▸ Task directions:
Transcribe exactly the lines from the one holding "content_type: application/x-javascript; charset=utf-8" to the end of the data below, including both of those lines and no others.

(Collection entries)
__________________________________________________
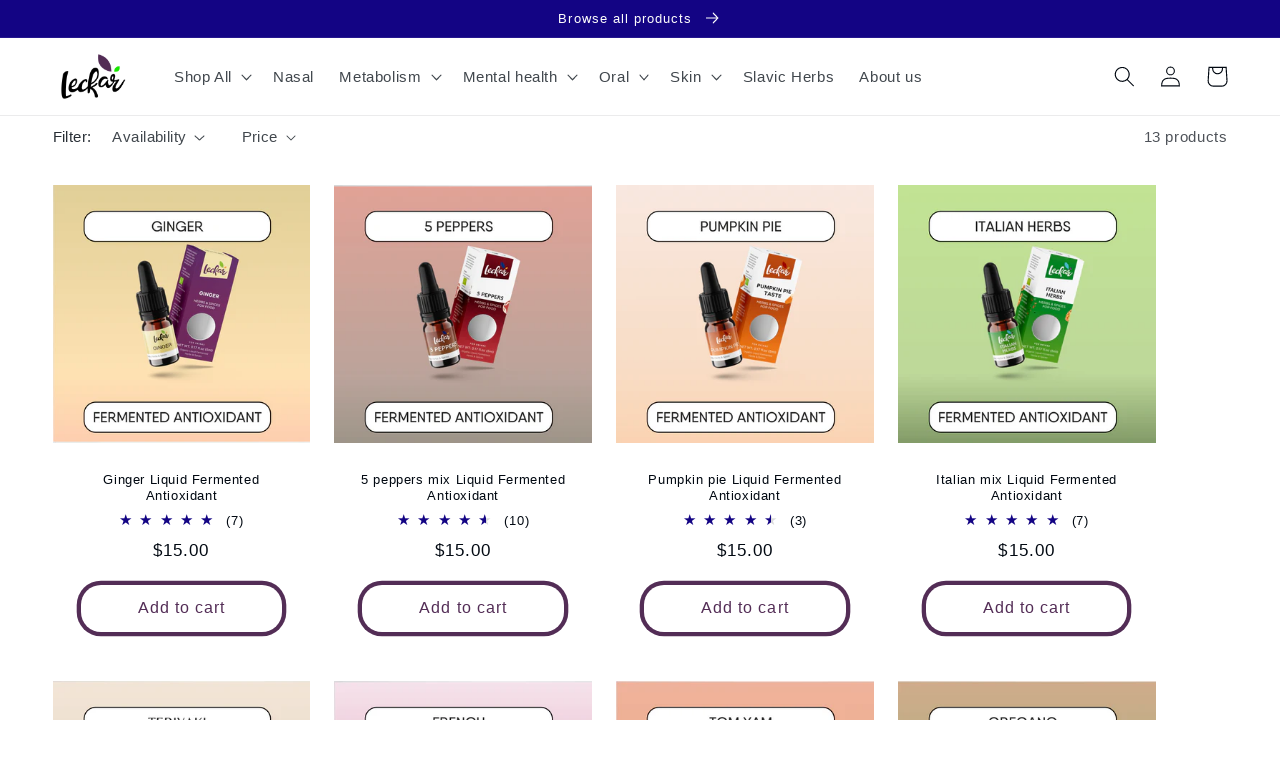

--- FILE ---
content_type: text/css
request_url: https://cdn.shopify.com/extensions/019bc06a-e1a0-798c-a490-600a3b72d540/smart-product-filters-607/assets/globo.theme.taste.css
body_size: 50
content:
.spf-has-filter.theme-store-id-1434 .template-search__header p{display:none}.rating{display:inline-block;margin:0}.product .rating-star{--letter-spacing:0.8;--font-size:1.7}.card-wrapper .rating-star{--letter-spacing:0.7;--font-size:1.4}.rating-star{--percent:calc((var(--rating)/var(--rating-max) + var(--rating-decimal)*var(--font-size)/(var(--rating-max)*(var(--letter-spacing) + var(--font-size))))*100%);display:inline-block;font-family:Times;font-size:calc(var(--font-size)*1rem);letter-spacing:calc(var(--letter-spacing)*1rem);line-height:1;margin:0}.rating-star:before{background:linear-gradient(90deg,var(--color-icon) var(--percent),rgba(var(--color-foreground),.15) var(--percent));-webkit-background-clip:text;content:"★★★★★";-webkit-text-fill-color:transparent}.rating-text{display:none}.rating-count{display:inline-block;margin:0}@media (forced-colors:active){.rating{display:none}.rating-text{display:block}}.spf-has-filter.theme-store-id-1434 .shopify-section:after{clear:both;content:"";display:table}.theme-store-id-1434.spf-layout-theme.spf-has-filter #gf-products{margin:0}.theme-store-id-1434.spf-layout-theme.gf-top_one .gf-option-block .gf-block-title .h3,.theme-store-id-1434.spf-layout-theme.gf-top_one .gf-option-block .gf-block-title h3{background:transparent;border:0;color:rgba(var(--color-foreground),.75);font-family:revert;font-size:1.4rem;letter-spacing:.04rem;padding-left:0;padding-right:2rem;text-transform:none}.theme-store-id-1434.spf-layout-theme.gf-top_one .gf-option-block .gf-block-title .h3:hover,.theme-store-id-1434.spf-layout-theme.gf-top_one .gf-option-block .gf-block-title h3:hover{color:rgb(var(--color-foreground))}.theme-store-id-1434.spf-layout-theme.gf-top_one .gf-option-block .gf-block-title .h3:hover span,.theme-store-id-1434.spf-layout-theme.gf-top_one .gf-option-block .gf-block-title h3:hover span{text-decoration:underline;text-underline-offset:.3rem}.theme-store-id-1434.spf-layout-theme.gf-top_one .gf-option-block .gf-block-title .h3:after,.theme-store-id-1434.spf-layout-theme.gf-top_one .gf-option-block .gf-block-title h3:after{font-size:16px;margin-left:10px}.theme-store-id-1434.spf-layout-theme.gf-top_one .gf-option-block ul li a{color:rgba(var(--color-foreground),.75);font-size:1.4rem}.theme-store-id-1434.spf-layout-theme #gf-tree .gf-label:not(.gf-label-skeleton){flex:revert;margin-right:3px}.theme-store-id-1434.spf-layout-theme span.gf-count{color:rgba(var(--color-foreground),.75);font-size:1.4rem;opacity:1}.theme-store-id-1434.spf-layout-theme .gf-Checkbox,.theme-store-id-1434.spf-layout-theme .gf-RadioButton{margin-right:10px}.theme-store-id-1434.spf-layout-theme.gf-top_one #gf-tree .sort-by{background:transparent;border:0}.theme-store-id-1434.spf-layout-theme.gf-top_one #gf-tree .sort-by label,.theme-store-id-1434.spf-layout-theme.gf-top_one .globo-dropdown-custom__options span{font-size:1.4rem;text-transform:none}.theme-store-id-1434.spf-layout-theme.gf-top_one #gf-tree .sort-by label span{margin-left:2rem}.theme-store-id-1434.spf-layout-theme.gf-top_one span.gf-summary{opacity:.7}.theme-store-id-1434.spf-layout-theme.gf-left .gf-block-title .h3,.theme-store-id-1434.spf-layout-theme.gf-left .gf-block-title h3{color:rgba(var(--color-foreground),.75);font-size:1.4rem;font-weight:400;text-transform:none}.theme-store-id-1434.spf-layout-theme.gf-left .gf-option-block{border-bottom:solid rgba(var(--color-foreground),.1)}

--- FILE ---
content_type: application/x-javascript; charset=utf-8
request_url: https://bundler.nice-team.net/app/shop/status/berrybusiness.myshopify.com.js?1768473262
body_size: -363
content:
var bundler_settings_updated='1715332391';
__________________________________________________
▸ Problem solution:
content_type: application/x-javascript; charset=utf-8
request_url: https://bundler.nice-team.net/app/shop/status/berrybusiness.myshopify.com.js?1768473262
body_size: -363
content:
var bundler_settings_updated='1715332391';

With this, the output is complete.